• **Material shown**
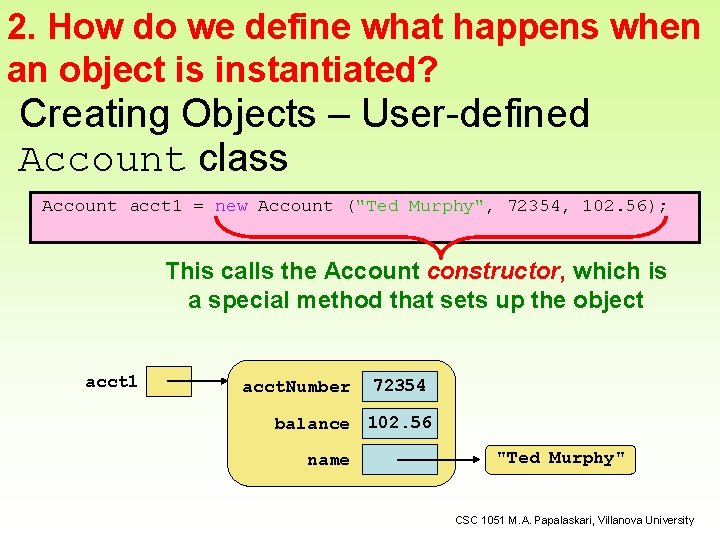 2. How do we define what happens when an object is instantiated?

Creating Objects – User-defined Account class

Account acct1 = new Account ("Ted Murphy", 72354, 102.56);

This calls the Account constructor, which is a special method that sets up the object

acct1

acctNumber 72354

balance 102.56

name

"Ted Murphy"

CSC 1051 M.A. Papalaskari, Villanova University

--

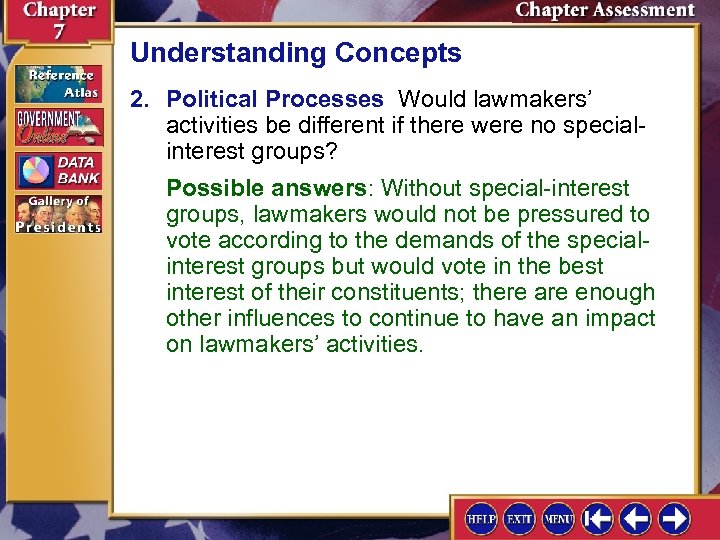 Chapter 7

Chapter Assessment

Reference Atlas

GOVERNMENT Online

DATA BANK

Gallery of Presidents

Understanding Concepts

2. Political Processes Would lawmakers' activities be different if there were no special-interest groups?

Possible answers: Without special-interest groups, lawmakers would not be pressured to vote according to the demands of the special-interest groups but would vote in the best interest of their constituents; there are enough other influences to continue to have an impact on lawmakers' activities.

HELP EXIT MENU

• **Instructions for the task**
Note each line above that holds "Account", then copy all of them.

• **Result of the exercise**
Creating Objects – User-defined Account class
Account acct1 = new Account ("Ted Murphy", 72354, 102.56);
This calls the Account constructor, which is a special method that sets up the object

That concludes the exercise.